**Problem to work on**:
Leave the pictures out and print every record below exactly as it stands.

START Input data

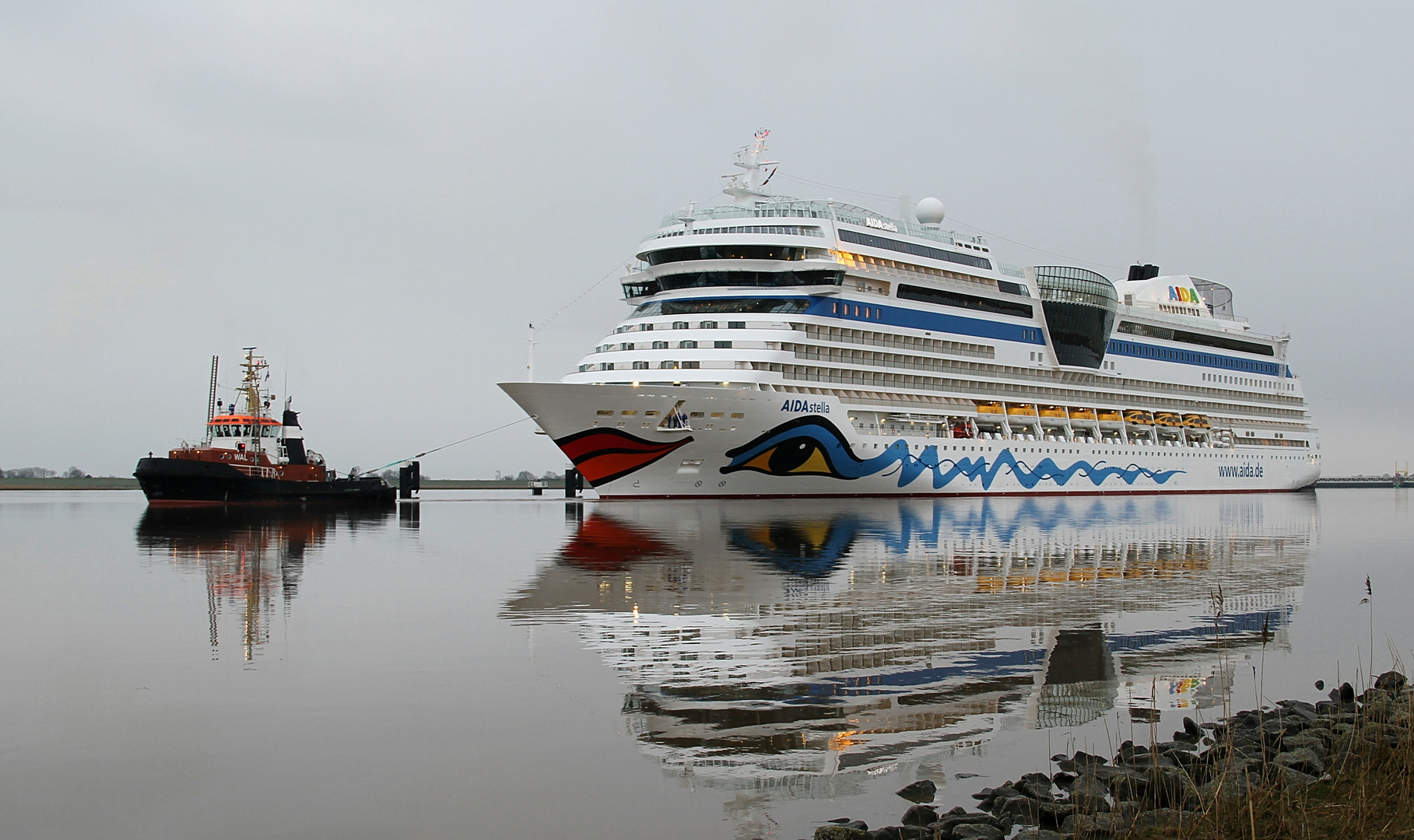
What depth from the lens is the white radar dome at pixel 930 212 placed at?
206 feet

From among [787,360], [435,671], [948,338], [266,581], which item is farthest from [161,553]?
[948,338]

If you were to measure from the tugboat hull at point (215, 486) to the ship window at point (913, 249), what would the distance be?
28.3m

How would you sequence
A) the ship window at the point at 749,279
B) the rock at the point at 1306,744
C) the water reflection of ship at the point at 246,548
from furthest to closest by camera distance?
1. the ship window at the point at 749,279
2. the water reflection of ship at the point at 246,548
3. the rock at the point at 1306,744

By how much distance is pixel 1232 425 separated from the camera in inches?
3009

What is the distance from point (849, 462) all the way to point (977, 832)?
1716 inches

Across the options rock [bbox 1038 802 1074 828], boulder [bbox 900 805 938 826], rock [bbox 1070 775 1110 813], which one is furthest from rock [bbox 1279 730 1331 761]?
boulder [bbox 900 805 938 826]

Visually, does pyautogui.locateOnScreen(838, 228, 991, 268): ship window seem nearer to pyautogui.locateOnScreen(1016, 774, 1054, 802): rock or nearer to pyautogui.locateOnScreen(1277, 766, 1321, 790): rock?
pyautogui.locateOnScreen(1277, 766, 1321, 790): rock

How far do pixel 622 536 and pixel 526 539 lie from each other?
295cm

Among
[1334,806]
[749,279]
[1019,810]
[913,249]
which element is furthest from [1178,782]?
[913,249]

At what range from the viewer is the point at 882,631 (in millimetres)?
12719

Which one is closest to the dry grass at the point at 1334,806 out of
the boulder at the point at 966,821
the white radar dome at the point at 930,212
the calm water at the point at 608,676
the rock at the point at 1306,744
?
the rock at the point at 1306,744

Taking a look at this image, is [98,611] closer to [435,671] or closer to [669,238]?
[435,671]

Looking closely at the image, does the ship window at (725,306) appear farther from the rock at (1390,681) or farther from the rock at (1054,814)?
the rock at (1054,814)

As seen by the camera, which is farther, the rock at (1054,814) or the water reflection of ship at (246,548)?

END Input data

**Output of the task**:
What depth from the lens is the white radar dome at pixel 930 212 placed at?
206 feet

From among [787,360], [435,671], [948,338], [266,581], which item is farthest from [161,553]?
[948,338]

If you were to measure from the tugboat hull at point (215, 486) to the ship window at point (913, 249), what would the distance be?
28.3m

How would you sequence
A) the ship window at the point at 749,279
B) the rock at the point at 1306,744
C) the water reflection of ship at the point at 246,548
from furthest to closest by camera distance?
1. the ship window at the point at 749,279
2. the water reflection of ship at the point at 246,548
3. the rock at the point at 1306,744

By how much distance is pixel 1232 425 separated from the camera in inches?
3009

What is the distance from point (849, 462) all the way to point (977, 832)?
1716 inches

Across the options rock [bbox 1038 802 1074 828], boulder [bbox 900 805 938 826], rock [bbox 1070 775 1110 813], which one is furthest from rock [bbox 1279 730 1331 761]?
boulder [bbox 900 805 938 826]

Visually, does pyautogui.locateOnScreen(838, 228, 991, 268): ship window seem nearer to pyautogui.locateOnScreen(1016, 774, 1054, 802): rock or nearer to pyautogui.locateOnScreen(1277, 766, 1321, 790): rock?
pyautogui.locateOnScreen(1277, 766, 1321, 790): rock

How far do pixel 622 536 and pixel 526 539 lie from each other?
295cm

Among
[1334,806]
[749,279]
[1019,810]
[913,249]
which element is furthest from [1178,782]?
[913,249]

At what range from the viewer is the point at 882,631 (in millimetres)?
12719

Which one is closest to the dry grass at the point at 1334,806 out of
the boulder at the point at 966,821
the white radar dome at the point at 930,212
the calm water at the point at 608,676
the rock at the point at 1306,744
?
the rock at the point at 1306,744

Taking a look at this image, is [98,611] closer to [435,671] or closer to [669,238]?
[435,671]

Looking closely at the image, does the ship window at (725,306) appear farther from the rock at (1390,681) or farther from the rock at (1054,814)?
the rock at (1054,814)

As seen by the camera, which is farther, the rock at (1054,814) or the water reflection of ship at (246,548)?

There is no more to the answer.